Les médecins indépendants travaillent avec la caisse des médecins et HIN SA à la sécurisation de l’échange électronique de données. Ils ont créé à cet effet la plate-forme AD Swiss, ouverte à tous les professionnels de la santé, organisations et fournisseurs de prestations.

Le canton de Genève possède déjà un DEP. «Mon Dossier médical» a été créé en 2013, en collaboration avec la Poste. Il est facultatif et gratuit pour le patient, qui peut consulter son dossier sur son ordinateur et choisir lui-même le médecin ainsi que les documents aux-quels celui-ci est autorisé à accéder. Le contrôle des données n’appartient donc plus au médecin mais au patient. Cela paraît séduisant sur le papier, à ceci près qu’un dossier qui n’est pas pleinement accessible à l’ensemble des professionnels de la santé impliqués ne remplit pas son but, qui est de simplifier la communication.

Également concernés: les médecins pénitentiaires

L’exemple de l’exécution des peines: Selon la nouvelle loi sur l’exécution des peines et des mesures du canton de Fribourg, le secret médical peut être levé sous certaines conditions. Le médecin d’une personne sous assistance de probation peut ainsi en être libéré dès lors  qu’il  est  en  possession  d’informations  pouvant avoir une influence sur l’appréciation de la dangerosité de cette personne. Mais la loi va encore plus loin:dans le cas de traitements ordonnés par la justice, le médecin doit, à la demande de l’autorité, renseigner celle-ci sur le suivi et l’évolution du traitement.

Le patient de verre

Mais disons-le aussi: beaucoup de patients sont d’une grande  négligence  quant  à  leurs  données  de  santé. Diverses entreprises, caisses-maladie ou applis proposent des dossiers électroniques de santé où l’utilisateur peut  entrer  des  données  telles  que  groupe  sanguin,allergies ou vaccinations, sans parler des applis mesurant le sommeil, évaluant l’alimentation ou comptant les pas effectués dans la journée. Autant d’informations qui, affirment les fournisseurs, ne seront pas utilisées à d’autres fins et stockées en toute sécurité, ce qu’il est pratiquement impossible de vérifier.

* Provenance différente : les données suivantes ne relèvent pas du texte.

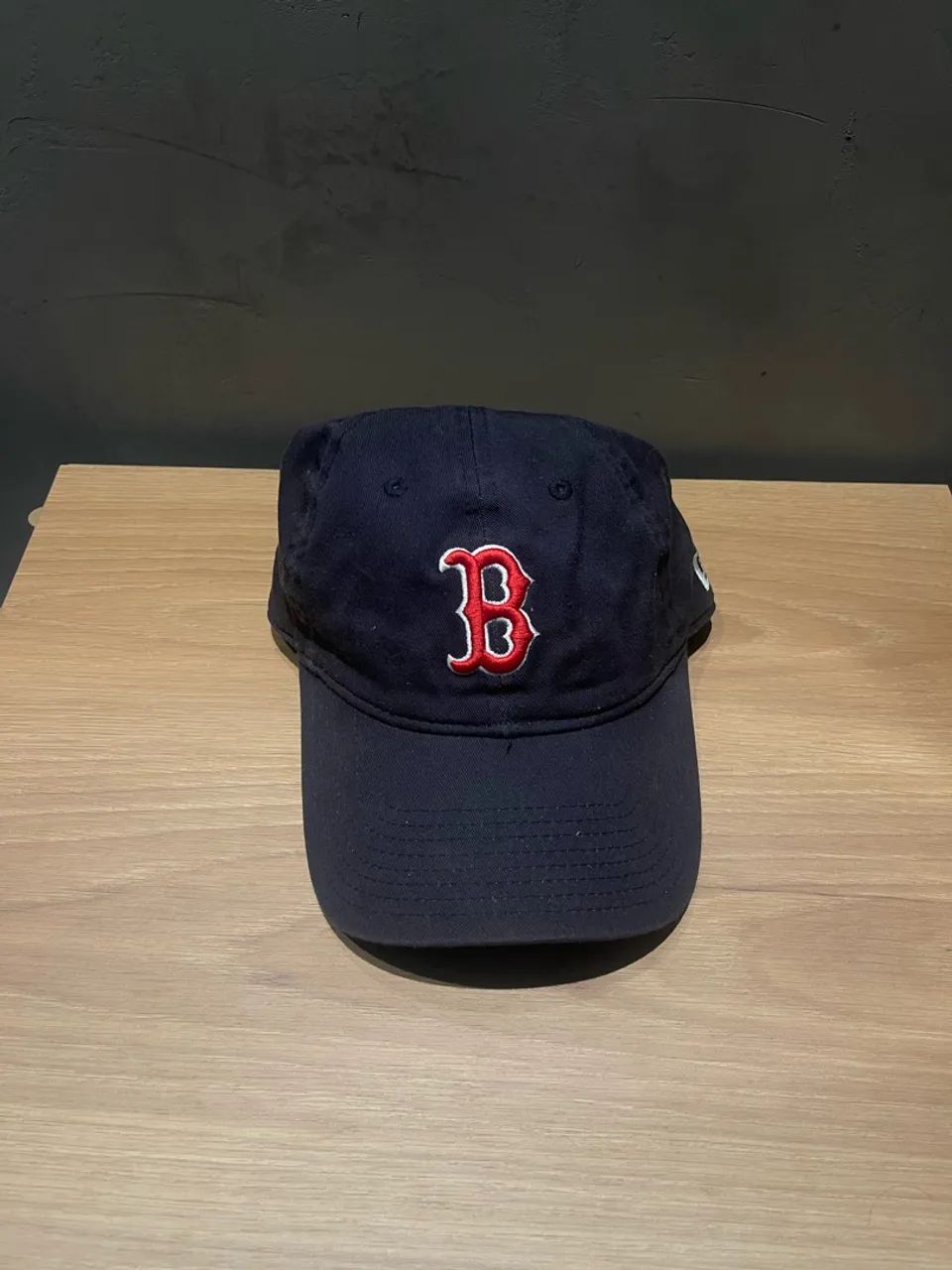 Boné New era Boston red sox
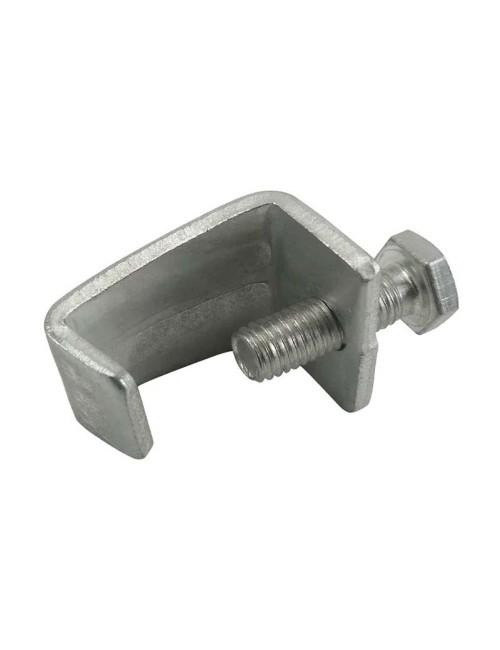 DP-H CHROME “H” HOOK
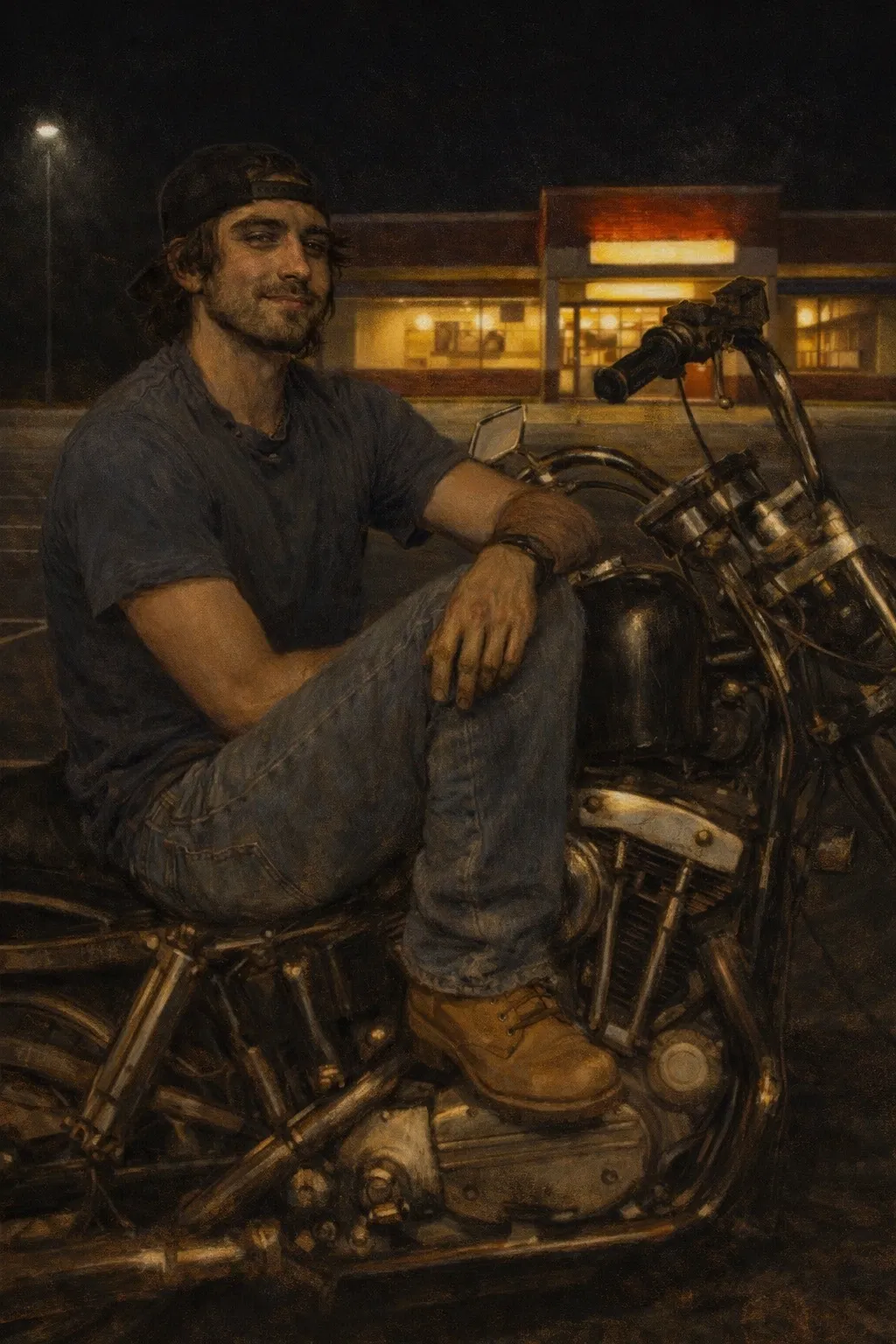 Avatar of Sobi Parker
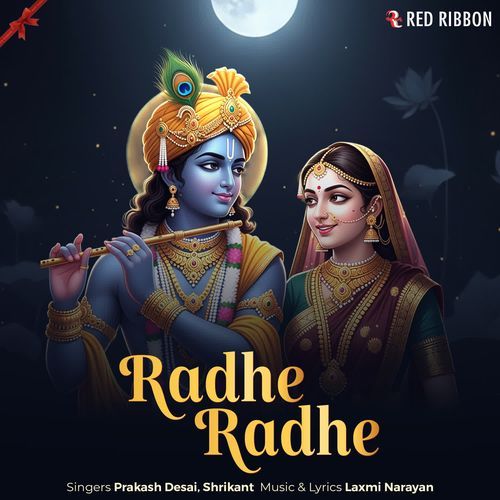 Radhe Radhe
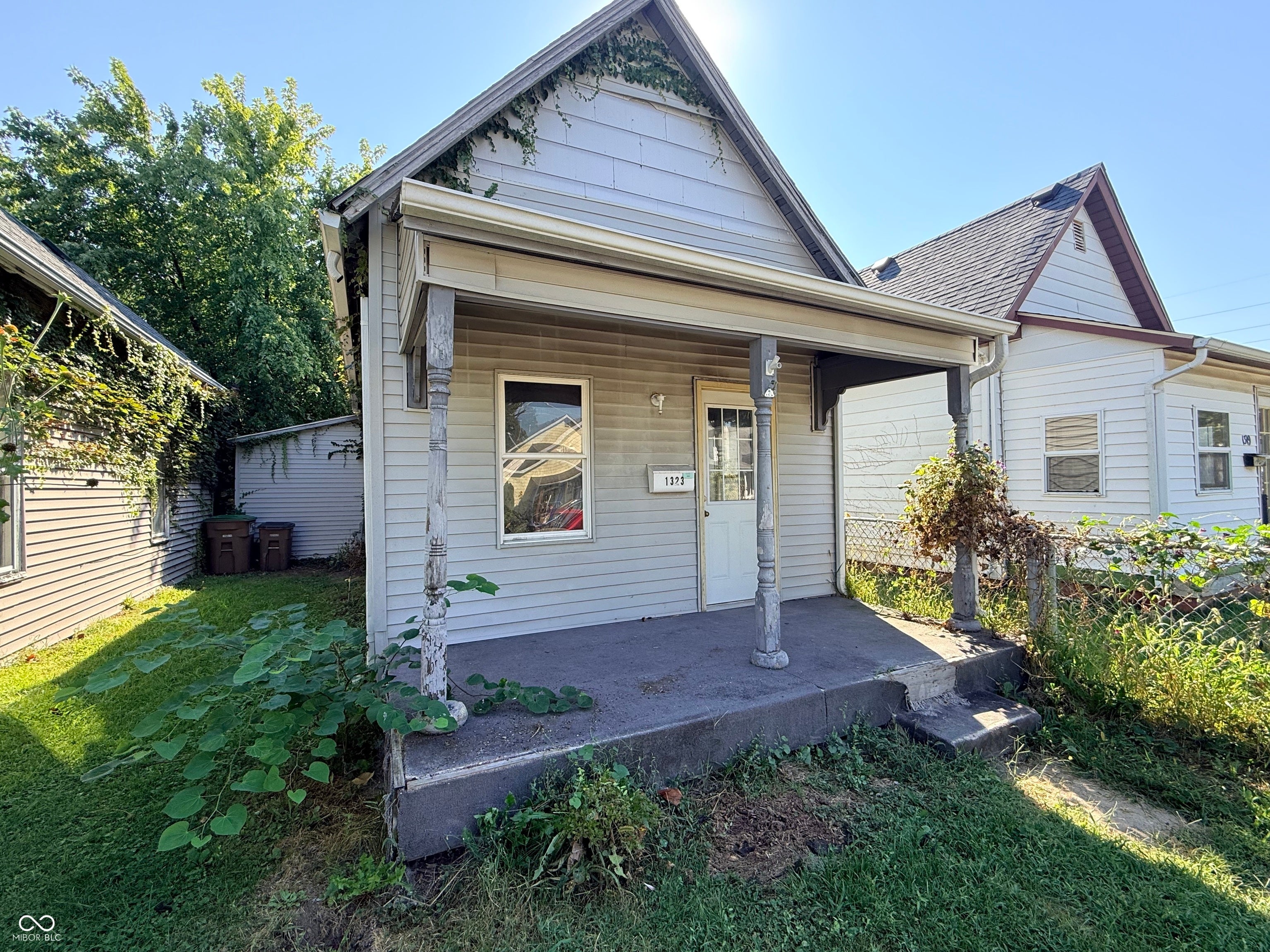 1323 Union Street — photo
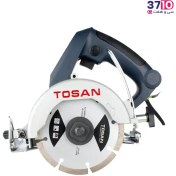 تصویر اره مرمر بر توسن مدل 5083SM قدرت 1350 وات 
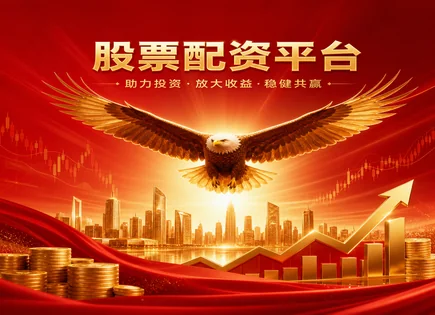 配资像放大镜：收益与风险同框的真相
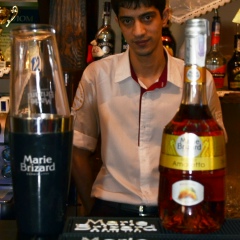 Максат Шаммыев, 23.08, Харьков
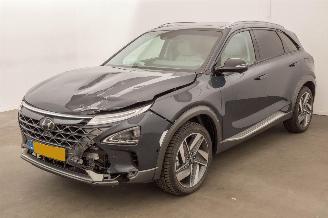 Voiture accidenté Hyundai Nexo FCEV Plus Pack Leer 2020/11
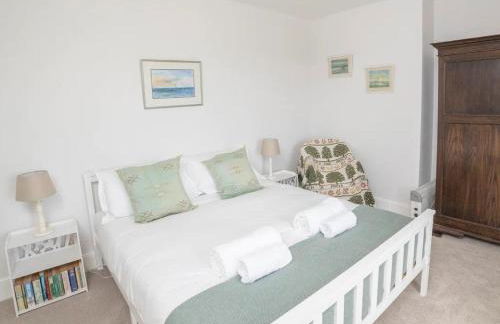 Coastguard Cottage - Foto 29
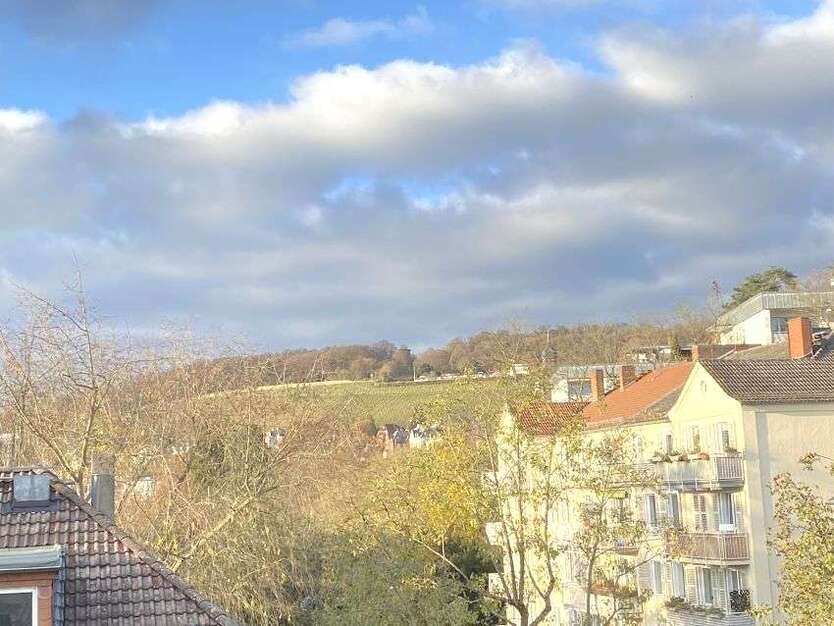 Wohnung zum Mieten in Wiesbaden 1.020 € 63.95 m² 2 zimmer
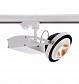 Трековый светильник Deko-Light Black  White I 003501 - фото №4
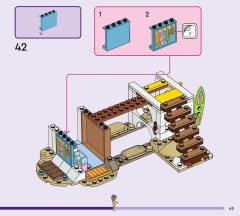 LEGO 42699 instructions page 63 – build guide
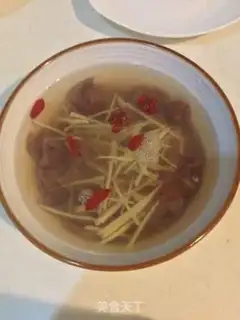Make Pork soup step 6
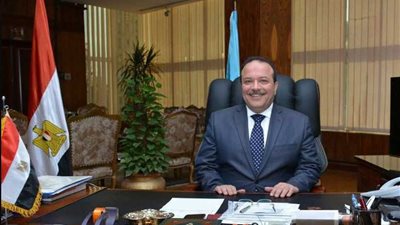 طلاب طنطا في ملتقى الثقافة الإفريقية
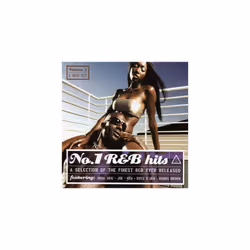 Various No.1 RampB Hits Vol.3 CD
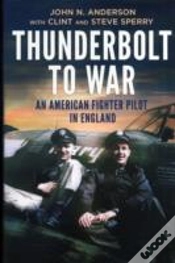 Capa do artigo Thunderbolt To War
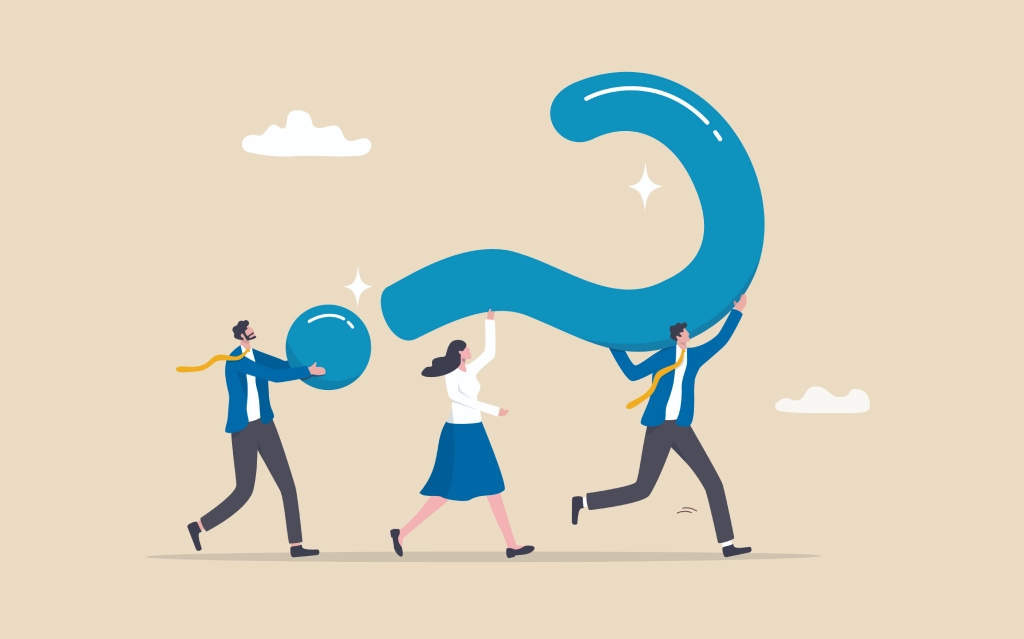 coaching services FAQ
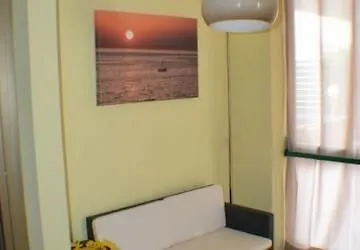 Otel Paradiso Marina Di Bibbona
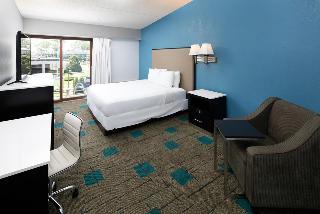 Hotel Clarion Inn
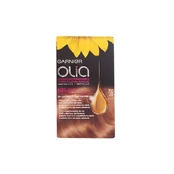 Plaukų dažai Garnier Olia, Dark Blonde, 7.0 kaina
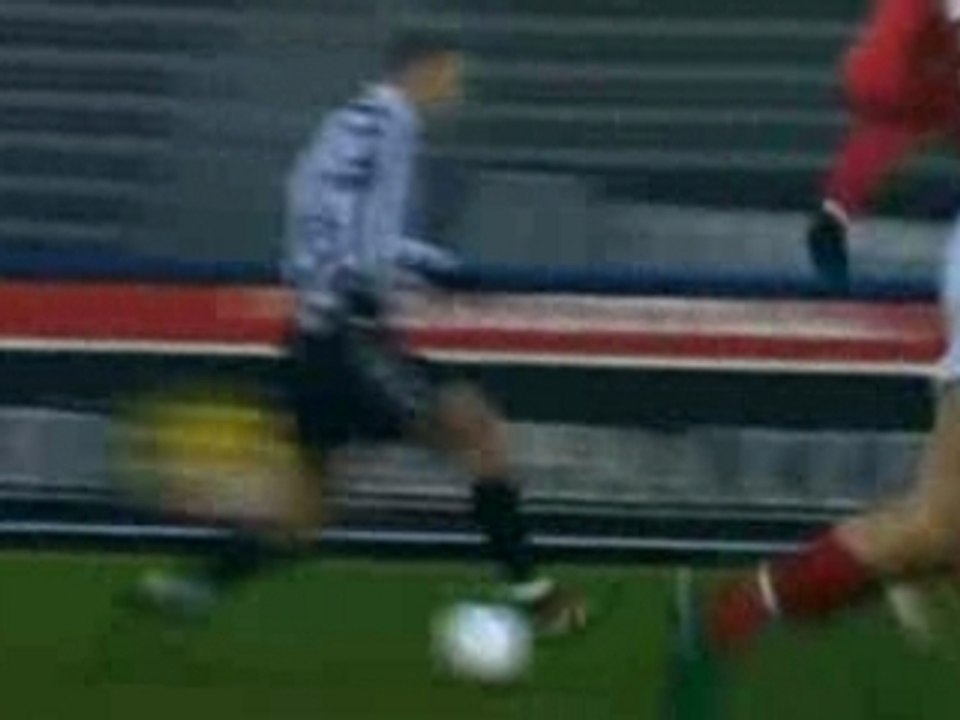 Zinedine Zidane Zizou Compilation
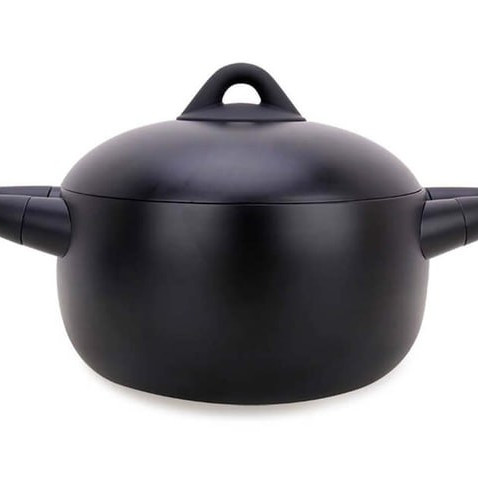 Кастрюля Maestro MR-4017-22 4 л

Si ces offres peuvent améliorer les compétences de santé des utilisateurs, elles peuvent aussi les conduire à se mettre à la merci d’assureurs-maladie ou de fournisseurs de prestations de santé habiles à tirer profit de leur naïveté. De ces informations pourrait par exemple dépendre en partie, un jour ou l’autre, la possibilité de conclure une assurance complémentaire  ou la hauteur de leur prime d’assurance-maladie.

Mes données restent-elles protégées?

Le progrès médicotechnique et la forte spécialisation de  la  médecine  ont  pour  corollaire  un  échange  de données toujours plus fréquent entre médecins, hôpitaux, pharmacies, etc. L’obligation d’informer  qu’ont les médecins a pris au cours des dernières années une ampleur considérable. Les professionnels de la santé sont assujettis en la matière à la loi fédérale sur la protection des données, actuellement en cours de remaniement. Datant de près de 25 ans, qui ont vu un développement technique fulgurant, elle a indiscutablement  besoin  d’une  révision  totale.  Espérons  que la nouvelle loi saura tenir compte des spécificités du domaine de la santé. La relation de confiance entre médecin et patient doit continuer d’être protégée.